Magnesium oxide: Drug information
(For additional information see "Magnesium oxide: Patient drug information" and see "Magnesium oxide: Pediatric drug information")

For abbreviations, symbols, and age group definitions used in Lexicomp (show table)
Brand Names: US
  • Mag-200 [OTC];
  • Mag-Oxide [OTC];
  • Magnesium Oxide 400 [OTC] [DSC];
  • MAGnesium-Oxide [OTC];
  • Maox [OTC];
  • Uro-Mag [OTC] [DSC]
Pharmacologic Category
  • Electrolyte Supplement, Oral;
  • Magnesium Salt
Dosing: Adult
Antacid

Antacid (dosage in terms of magnesium oxide salt): OTC labeling: Oral: 1 tablet (400 mg) twice daily; maximum: 2 tablets (800 mg)/24 hours.

Dietary supplement

Dietary supplement (dosage in terms of magnesium oxide salt): OTC labeling: Oral: 1 to 2 tablets (400 to 800 mg) daily; maximum: 2 tablets (800 mg)/24 hours.

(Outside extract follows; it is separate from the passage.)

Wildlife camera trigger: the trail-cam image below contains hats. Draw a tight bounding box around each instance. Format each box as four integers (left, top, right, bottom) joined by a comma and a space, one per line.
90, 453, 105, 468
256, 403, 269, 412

Dosing: Kidney Impairment: Adult

There are no dosage adjustments provided in the manufacturer's labeling; however, magnesium is renally excreted. Use with caution; accumulation in renal impairment may lead to magnesium toxicity.

Dosing: Hepatic Impairment: Adult

There are no dosage adjustments provided in the manufacturer's labeling.

Dosing: Pediatric

(For additional information see "Magnesium oxide: Pediatric drug information")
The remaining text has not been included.